## GOAL OF THE EXERCISE
Reproduce every line of the listing below, substituting "Child" for "Toddler" and leaving all other text unchanged; omit the pictures from your answer.

## RECORDS FOR PROCESSING

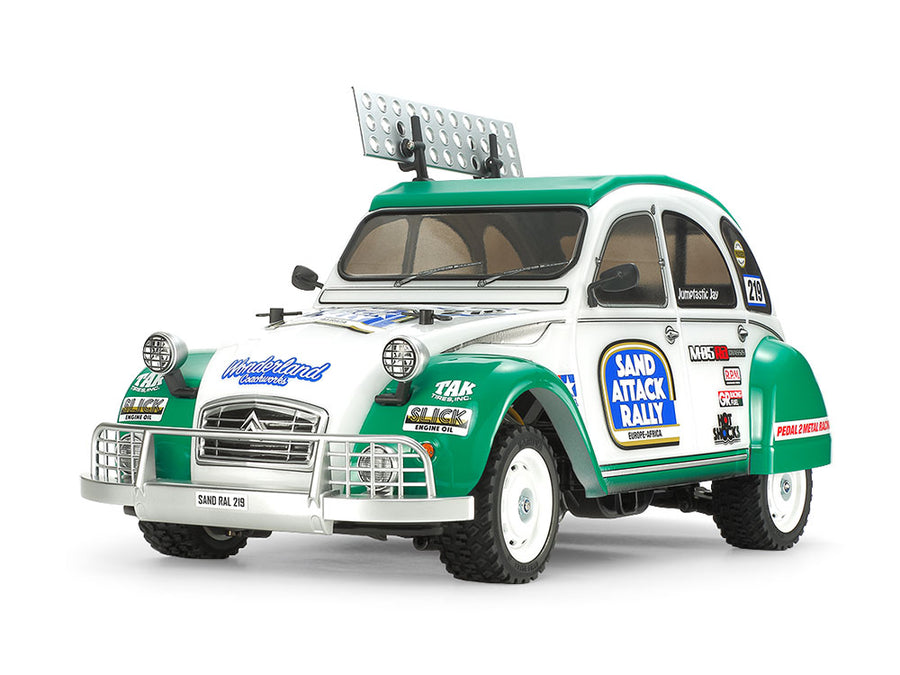 RC CITROEN 2CV RALLY M05Ra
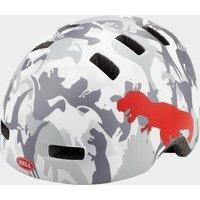 Bell Lil Ripper Toddler Helmet 2022: Matte Grey/Silver Unisize 45-52cm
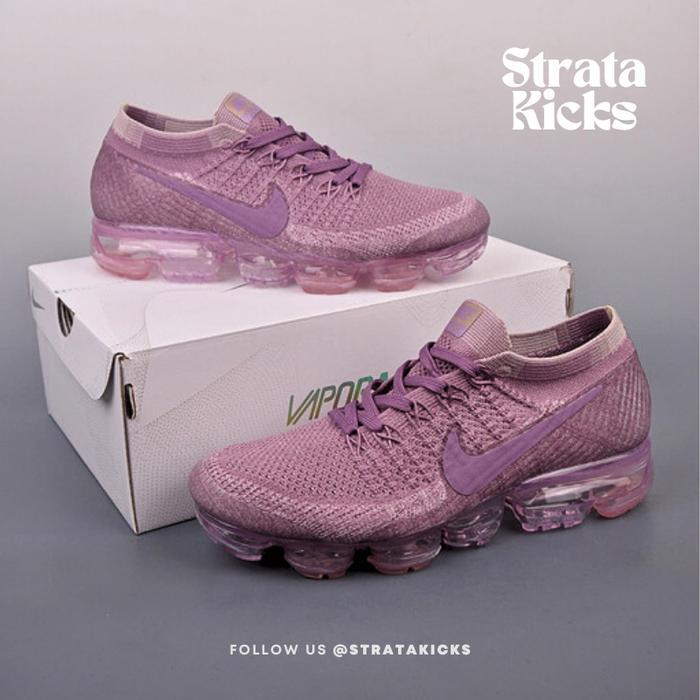 Jual Air Vapormax Flyknit Violet Dust Sneaker 849557-500 (Size 36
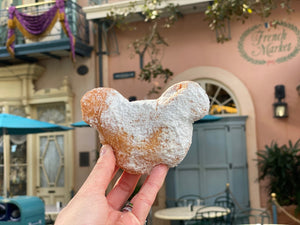 Disney Just Shared The Recipe For Their Famous Mickey Beignets So You Can Make Them At Home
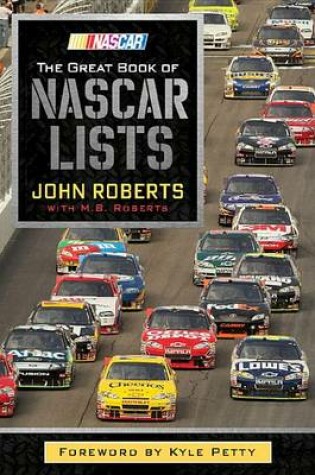 Cover of The Great Book of Nascar Lists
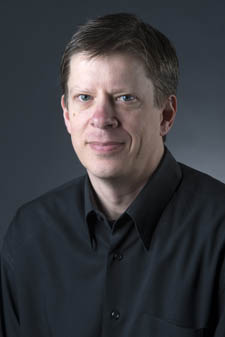 Pictured is Associate Professor of Electrical Engineering Gregg Johnson, Ph.D.
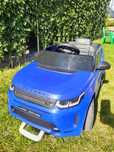 Auto Na Akumulator Land Rover Niebieski Lakierowany
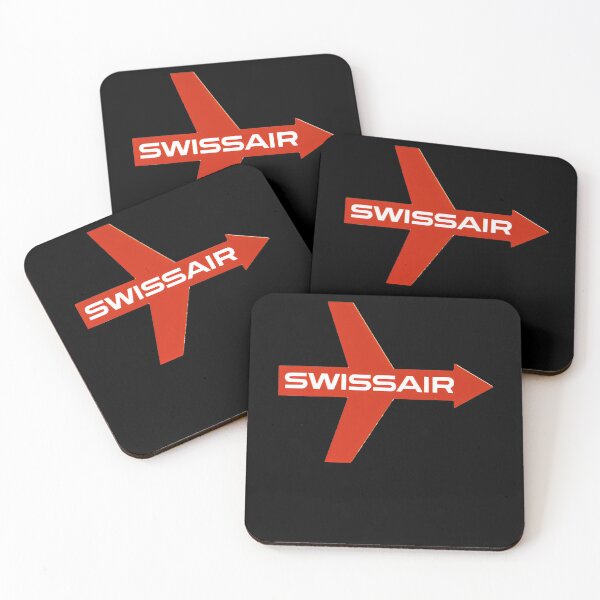 Item preview, Swissair - airline - luggage designed and sold by moondrawsstuff.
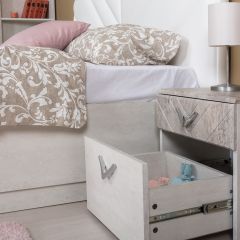 Спальня Амели (модульная) в Нефтекамске - neftekamsk.mebel24.online | фото 4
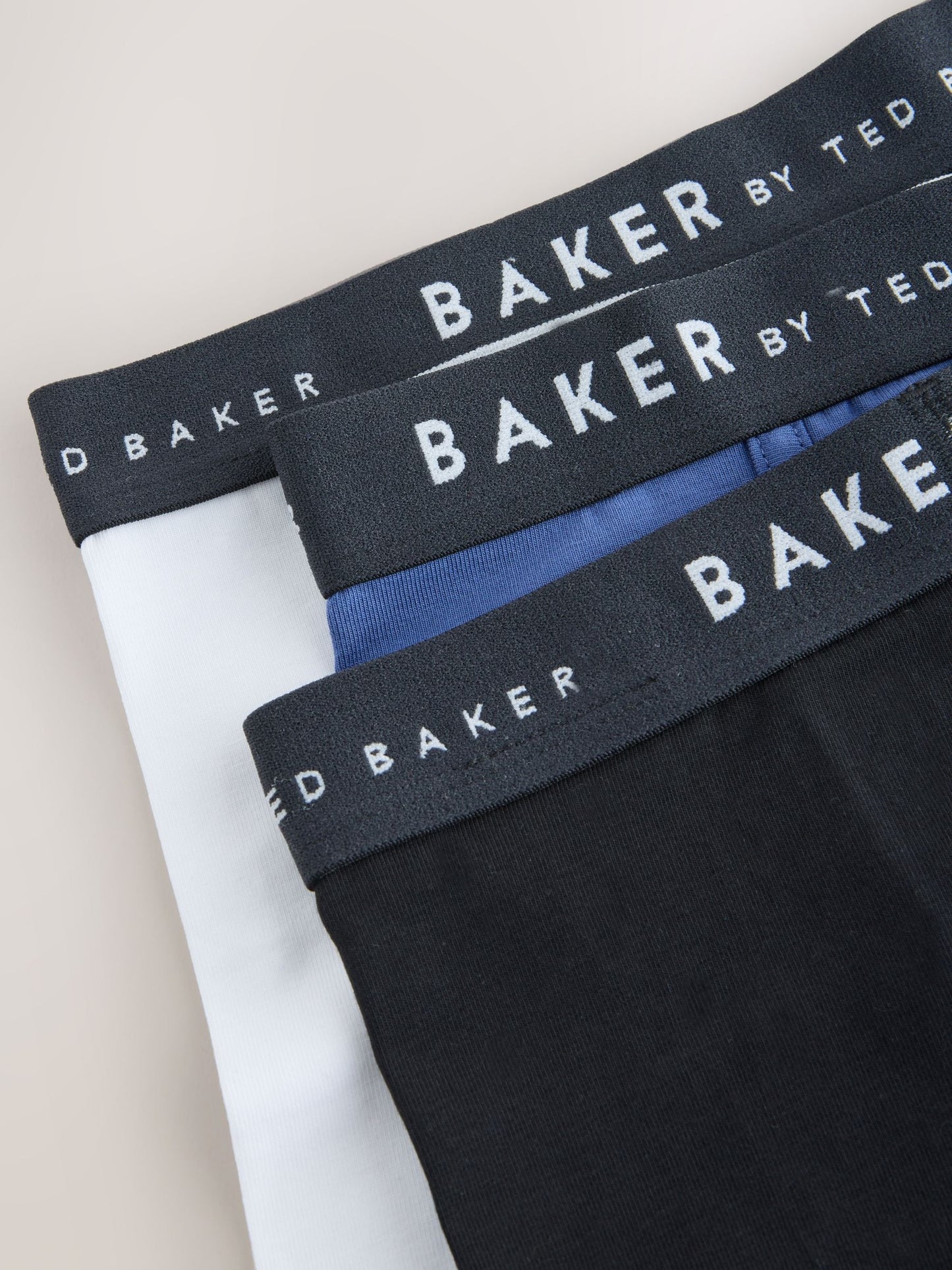 Baker by Ted Baker 3 Pack Boxers image 4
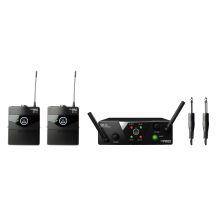 AKG WMS40 Mini2 Instrumental Wireless Microphone Set BD ISM2/3 EU/US/UK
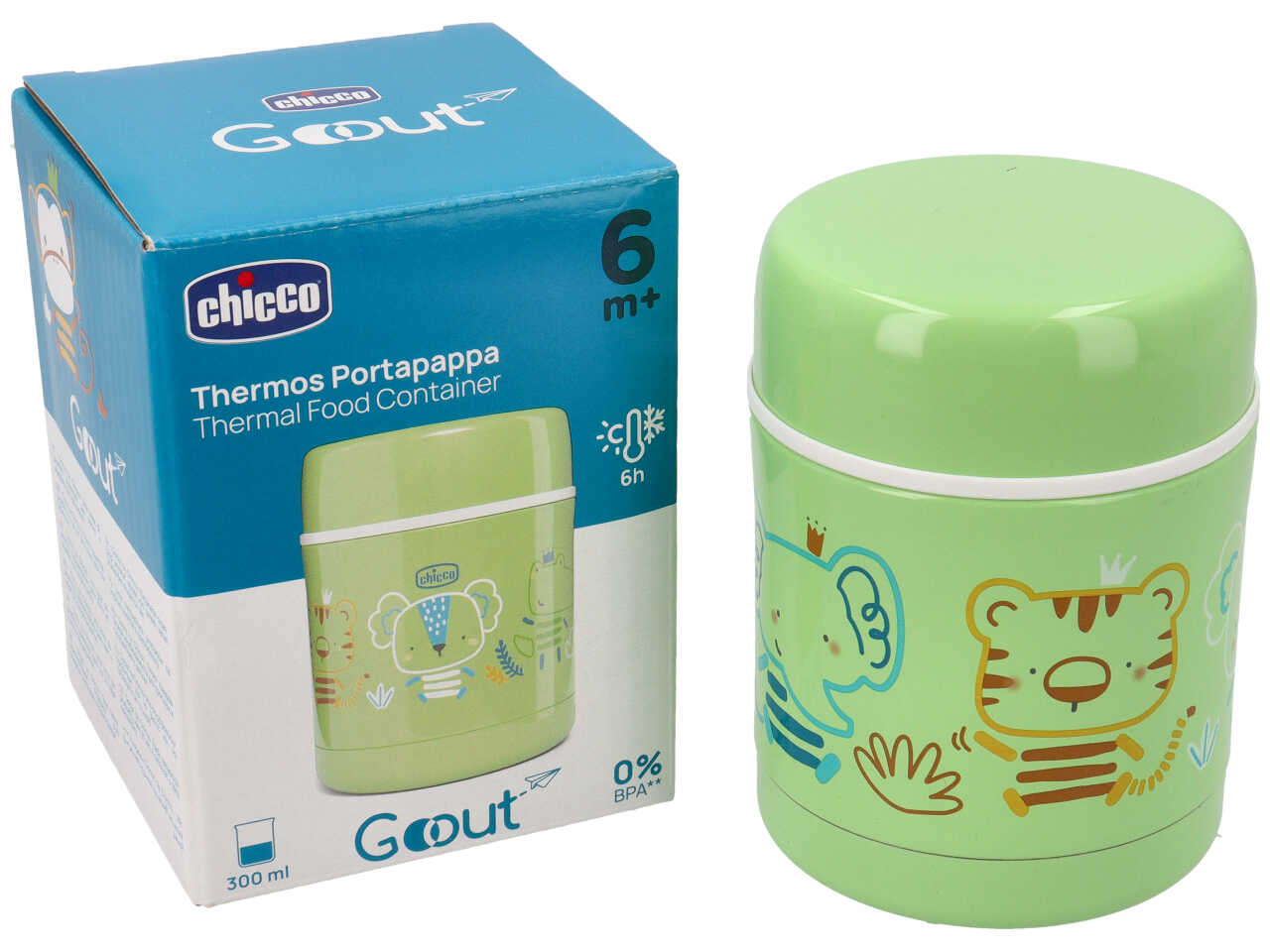 Thermos porta pappa 300ml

## TASK SOLUTION
 RC CITROEN 2CV RALLY M05Ra
 Bell Lil Ripper Child Helmet 2022: Matte Grey/Silver Unisize 45-52cm
 Jual Air Vapormax Flyknit Violet Dust Sneaker 849557-500 (Size 36
 Disney Just Shared The Recipe For Their Famous Mickey Beignets So You Can Make Them At Home
 Cover of The Great Book of Nascar Lists
 Pictured is Associate Professor of Electrical Engineering Gregg Johnson, Ph.D.
 Auto Na Akumulator Land Rover Niebieski Lakierowany
 Item preview, Swissair - airline - luggage designed and sold by moondrawsstuff.
 Спальня Амели (модульная) в Нефтекамске - neftekamsk.mebel24.online | фото 4
 Baker by Ted Baker 3 Pack Boxers image 4
 AKG WMS40 Mini2 Instrumental Wireless Microphone Set BD ISM2/3 EU/US/UK
 Thermos porta pappa 300ml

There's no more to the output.